Scene-based reasoning records
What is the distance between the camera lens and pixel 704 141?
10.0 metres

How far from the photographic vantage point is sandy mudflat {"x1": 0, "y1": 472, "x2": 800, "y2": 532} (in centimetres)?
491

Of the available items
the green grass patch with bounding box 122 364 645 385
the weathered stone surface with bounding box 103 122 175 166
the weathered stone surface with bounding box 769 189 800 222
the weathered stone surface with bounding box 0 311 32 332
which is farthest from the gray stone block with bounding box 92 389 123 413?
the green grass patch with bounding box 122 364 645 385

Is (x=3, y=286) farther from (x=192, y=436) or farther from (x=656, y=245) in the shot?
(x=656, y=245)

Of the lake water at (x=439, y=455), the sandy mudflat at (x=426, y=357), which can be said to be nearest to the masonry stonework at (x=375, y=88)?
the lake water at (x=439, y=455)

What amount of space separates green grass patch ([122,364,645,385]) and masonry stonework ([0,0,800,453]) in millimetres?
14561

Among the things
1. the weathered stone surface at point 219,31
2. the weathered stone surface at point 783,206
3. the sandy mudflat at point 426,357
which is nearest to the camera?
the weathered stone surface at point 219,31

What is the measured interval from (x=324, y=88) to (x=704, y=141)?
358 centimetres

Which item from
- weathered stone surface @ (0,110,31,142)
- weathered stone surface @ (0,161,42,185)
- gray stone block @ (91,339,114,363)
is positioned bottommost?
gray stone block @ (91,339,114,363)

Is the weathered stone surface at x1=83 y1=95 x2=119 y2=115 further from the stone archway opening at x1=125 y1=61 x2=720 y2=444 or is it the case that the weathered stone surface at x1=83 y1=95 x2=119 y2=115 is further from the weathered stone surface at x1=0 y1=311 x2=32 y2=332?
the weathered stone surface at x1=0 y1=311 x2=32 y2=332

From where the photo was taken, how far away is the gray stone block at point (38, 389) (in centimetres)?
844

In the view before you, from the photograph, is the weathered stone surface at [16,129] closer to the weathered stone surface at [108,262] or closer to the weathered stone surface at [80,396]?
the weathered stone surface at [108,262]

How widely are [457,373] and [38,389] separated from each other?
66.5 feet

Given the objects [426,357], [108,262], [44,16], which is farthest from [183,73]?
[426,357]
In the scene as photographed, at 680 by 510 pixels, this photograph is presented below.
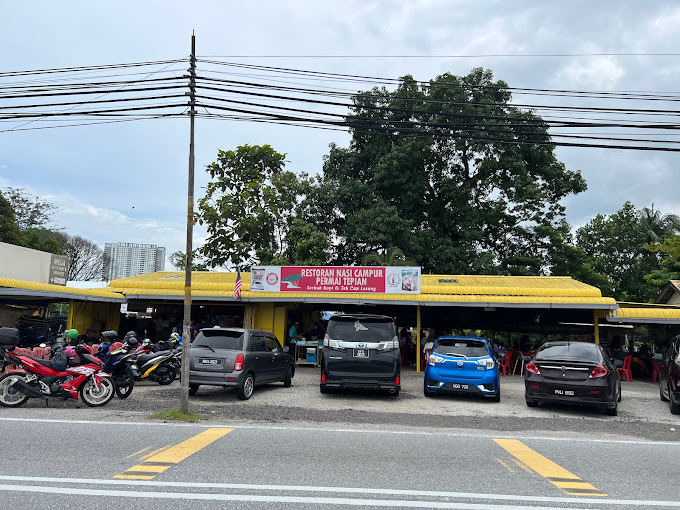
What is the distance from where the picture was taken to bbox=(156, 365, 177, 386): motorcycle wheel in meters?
13.5

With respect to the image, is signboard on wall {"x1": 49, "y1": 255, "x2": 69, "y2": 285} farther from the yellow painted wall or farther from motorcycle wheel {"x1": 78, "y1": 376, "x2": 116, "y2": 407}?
motorcycle wheel {"x1": 78, "y1": 376, "x2": 116, "y2": 407}

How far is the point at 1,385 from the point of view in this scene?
32.6ft

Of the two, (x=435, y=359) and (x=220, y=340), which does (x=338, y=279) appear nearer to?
(x=435, y=359)

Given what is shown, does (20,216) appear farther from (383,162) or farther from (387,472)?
(387,472)

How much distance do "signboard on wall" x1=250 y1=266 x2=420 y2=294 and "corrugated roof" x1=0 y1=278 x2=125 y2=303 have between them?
17.6 feet

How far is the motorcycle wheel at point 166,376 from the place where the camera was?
13.5 m

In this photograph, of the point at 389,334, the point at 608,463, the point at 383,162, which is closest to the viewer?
the point at 608,463

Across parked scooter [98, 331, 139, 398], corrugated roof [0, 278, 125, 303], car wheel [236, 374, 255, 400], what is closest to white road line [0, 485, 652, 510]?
car wheel [236, 374, 255, 400]

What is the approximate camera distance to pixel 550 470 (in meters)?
6.07

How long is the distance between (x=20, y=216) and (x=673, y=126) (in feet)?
176

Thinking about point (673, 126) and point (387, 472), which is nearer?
point (387, 472)

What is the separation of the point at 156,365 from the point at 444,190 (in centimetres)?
2307

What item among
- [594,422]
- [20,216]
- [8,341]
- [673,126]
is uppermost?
[20,216]

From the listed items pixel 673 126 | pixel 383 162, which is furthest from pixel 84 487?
pixel 383 162
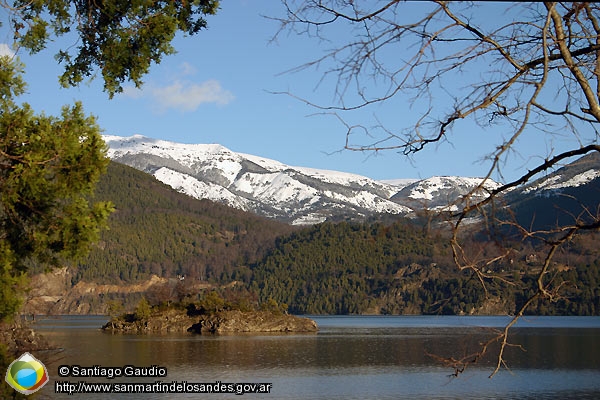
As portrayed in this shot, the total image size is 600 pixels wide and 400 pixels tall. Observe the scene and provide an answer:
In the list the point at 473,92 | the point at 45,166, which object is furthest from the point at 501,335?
the point at 45,166

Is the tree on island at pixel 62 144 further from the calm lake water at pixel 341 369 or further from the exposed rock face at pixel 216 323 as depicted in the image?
the exposed rock face at pixel 216 323

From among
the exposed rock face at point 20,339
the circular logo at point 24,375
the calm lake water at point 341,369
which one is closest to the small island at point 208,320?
the calm lake water at point 341,369

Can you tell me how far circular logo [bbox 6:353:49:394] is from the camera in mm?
10297

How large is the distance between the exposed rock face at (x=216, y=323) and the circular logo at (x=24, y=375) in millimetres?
76986

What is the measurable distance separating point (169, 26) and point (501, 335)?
259 inches

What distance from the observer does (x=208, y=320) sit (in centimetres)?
8762

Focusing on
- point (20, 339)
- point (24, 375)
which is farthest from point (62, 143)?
point (20, 339)

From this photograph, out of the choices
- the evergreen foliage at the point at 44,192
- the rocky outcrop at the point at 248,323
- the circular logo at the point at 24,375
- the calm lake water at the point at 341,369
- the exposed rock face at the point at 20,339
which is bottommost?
the calm lake water at the point at 341,369

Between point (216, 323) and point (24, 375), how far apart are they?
7792 cm

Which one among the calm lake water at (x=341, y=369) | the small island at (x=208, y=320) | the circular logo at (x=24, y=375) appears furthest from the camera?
the small island at (x=208, y=320)

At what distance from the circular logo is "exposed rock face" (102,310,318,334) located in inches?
3031

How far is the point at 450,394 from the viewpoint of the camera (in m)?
34.5

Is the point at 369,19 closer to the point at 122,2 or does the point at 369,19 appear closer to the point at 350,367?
the point at 122,2

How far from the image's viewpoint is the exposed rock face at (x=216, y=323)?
87812 mm
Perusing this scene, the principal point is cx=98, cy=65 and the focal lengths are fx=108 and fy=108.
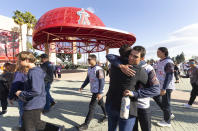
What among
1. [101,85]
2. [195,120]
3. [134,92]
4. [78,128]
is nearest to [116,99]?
[134,92]

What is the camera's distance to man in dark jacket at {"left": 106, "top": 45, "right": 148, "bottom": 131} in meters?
1.36

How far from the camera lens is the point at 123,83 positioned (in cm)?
139

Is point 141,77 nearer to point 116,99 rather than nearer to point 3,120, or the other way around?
point 116,99

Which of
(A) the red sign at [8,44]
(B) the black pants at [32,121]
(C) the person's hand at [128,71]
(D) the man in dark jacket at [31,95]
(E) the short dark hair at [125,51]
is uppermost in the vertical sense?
(A) the red sign at [8,44]

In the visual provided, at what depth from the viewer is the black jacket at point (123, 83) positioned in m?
1.36

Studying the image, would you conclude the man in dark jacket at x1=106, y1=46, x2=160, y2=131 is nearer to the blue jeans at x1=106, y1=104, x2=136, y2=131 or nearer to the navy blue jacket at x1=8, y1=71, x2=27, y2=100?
the blue jeans at x1=106, y1=104, x2=136, y2=131

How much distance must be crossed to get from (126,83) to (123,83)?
39 millimetres

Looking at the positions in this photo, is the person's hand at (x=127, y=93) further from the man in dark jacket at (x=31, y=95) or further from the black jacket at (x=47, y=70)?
the black jacket at (x=47, y=70)

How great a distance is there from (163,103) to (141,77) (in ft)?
6.57

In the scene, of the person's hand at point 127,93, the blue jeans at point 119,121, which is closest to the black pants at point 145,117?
the blue jeans at point 119,121

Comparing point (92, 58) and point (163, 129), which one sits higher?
point (92, 58)

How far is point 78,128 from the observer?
2.73 meters

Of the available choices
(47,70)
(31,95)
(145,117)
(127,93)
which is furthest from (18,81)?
(145,117)

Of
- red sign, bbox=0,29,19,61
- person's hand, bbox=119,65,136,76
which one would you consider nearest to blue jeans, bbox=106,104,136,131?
person's hand, bbox=119,65,136,76
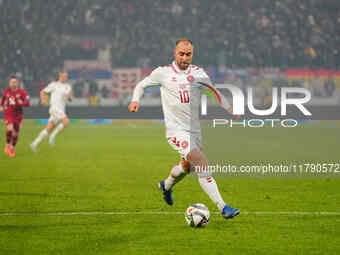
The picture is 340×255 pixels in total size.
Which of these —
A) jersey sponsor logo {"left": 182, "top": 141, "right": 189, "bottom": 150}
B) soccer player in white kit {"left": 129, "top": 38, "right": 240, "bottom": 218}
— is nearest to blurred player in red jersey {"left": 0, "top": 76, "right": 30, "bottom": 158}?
soccer player in white kit {"left": 129, "top": 38, "right": 240, "bottom": 218}

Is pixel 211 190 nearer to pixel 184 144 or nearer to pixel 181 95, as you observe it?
pixel 184 144

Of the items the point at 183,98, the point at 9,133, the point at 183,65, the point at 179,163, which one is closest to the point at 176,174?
the point at 179,163

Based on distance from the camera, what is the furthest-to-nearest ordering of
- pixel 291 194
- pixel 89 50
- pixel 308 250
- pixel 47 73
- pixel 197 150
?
1. pixel 89 50
2. pixel 47 73
3. pixel 291 194
4. pixel 197 150
5. pixel 308 250

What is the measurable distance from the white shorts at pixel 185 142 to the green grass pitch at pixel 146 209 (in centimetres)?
84

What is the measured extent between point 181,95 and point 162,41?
Result: 118ft

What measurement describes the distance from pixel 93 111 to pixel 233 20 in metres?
14.3

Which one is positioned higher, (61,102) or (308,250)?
(308,250)

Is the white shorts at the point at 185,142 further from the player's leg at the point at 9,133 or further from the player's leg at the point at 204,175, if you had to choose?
the player's leg at the point at 9,133

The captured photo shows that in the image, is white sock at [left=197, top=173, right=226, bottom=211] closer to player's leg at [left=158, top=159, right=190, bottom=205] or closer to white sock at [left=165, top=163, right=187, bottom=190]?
player's leg at [left=158, top=159, right=190, bottom=205]

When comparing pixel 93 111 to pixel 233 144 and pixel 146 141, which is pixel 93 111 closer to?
pixel 146 141

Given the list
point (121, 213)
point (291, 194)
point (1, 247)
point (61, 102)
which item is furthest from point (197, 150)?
point (61, 102)

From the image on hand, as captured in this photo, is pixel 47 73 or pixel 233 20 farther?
pixel 233 20

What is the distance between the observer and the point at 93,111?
3488 cm

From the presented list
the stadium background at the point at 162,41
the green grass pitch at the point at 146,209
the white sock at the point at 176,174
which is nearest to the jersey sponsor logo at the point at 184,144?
the white sock at the point at 176,174
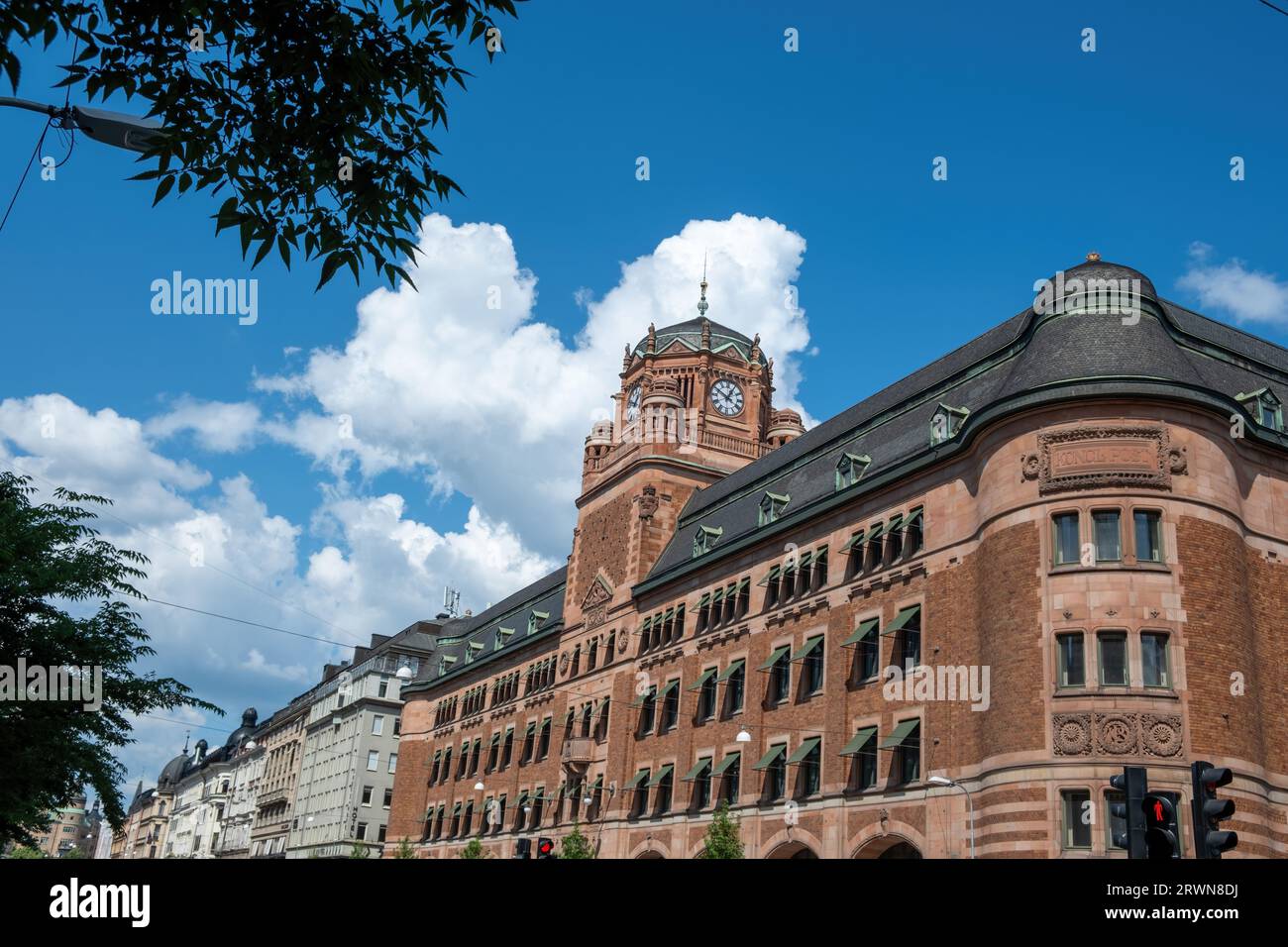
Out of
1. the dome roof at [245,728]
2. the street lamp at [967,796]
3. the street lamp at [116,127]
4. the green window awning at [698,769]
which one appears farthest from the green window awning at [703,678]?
the dome roof at [245,728]

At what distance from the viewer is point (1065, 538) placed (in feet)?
107

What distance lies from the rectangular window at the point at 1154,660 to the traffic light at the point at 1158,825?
16.4 meters

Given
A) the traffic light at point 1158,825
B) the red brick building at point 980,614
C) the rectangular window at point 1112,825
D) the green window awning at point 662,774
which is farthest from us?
the green window awning at point 662,774

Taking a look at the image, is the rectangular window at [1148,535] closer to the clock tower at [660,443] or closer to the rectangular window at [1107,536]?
the rectangular window at [1107,536]

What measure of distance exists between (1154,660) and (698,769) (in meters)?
20.5

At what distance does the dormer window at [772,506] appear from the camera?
47531 millimetres

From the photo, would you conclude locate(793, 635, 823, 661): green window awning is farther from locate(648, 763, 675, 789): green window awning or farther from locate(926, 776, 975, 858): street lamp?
locate(648, 763, 675, 789): green window awning

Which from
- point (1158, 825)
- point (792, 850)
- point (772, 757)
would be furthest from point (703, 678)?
point (1158, 825)

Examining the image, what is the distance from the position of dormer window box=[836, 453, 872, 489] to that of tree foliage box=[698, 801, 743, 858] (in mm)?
12417

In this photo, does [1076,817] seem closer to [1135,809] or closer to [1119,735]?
[1119,735]
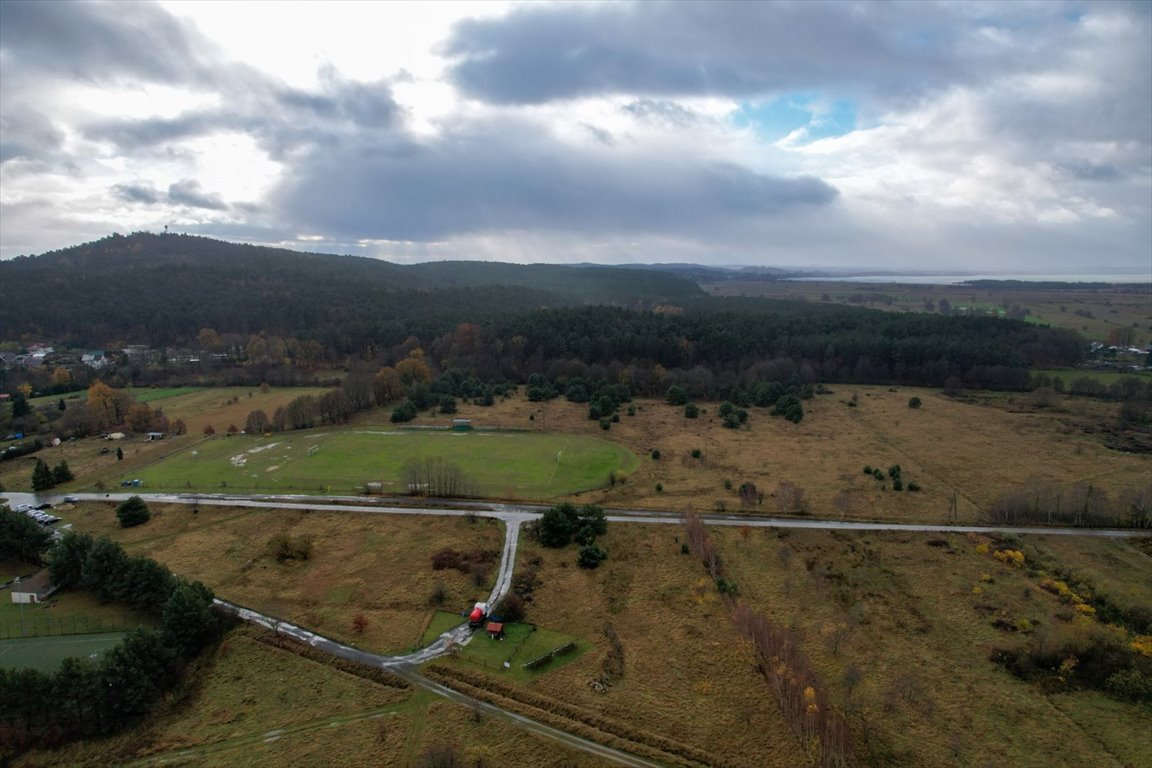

Problem requirements:
Please pick out and copy every line in the entries above that contains the word "millimetres". Case counts.

Reply to the task:
What amount of space separates green grass patch ([122,364,645,385]) and masonry stonework ([0,0,800,453]) in millimetres?
How large is the distance between the exposed rock face at (x=216, y=323) and the circular logo at (x=24, y=375) in millimetres?
39 millimetres
47531 millimetres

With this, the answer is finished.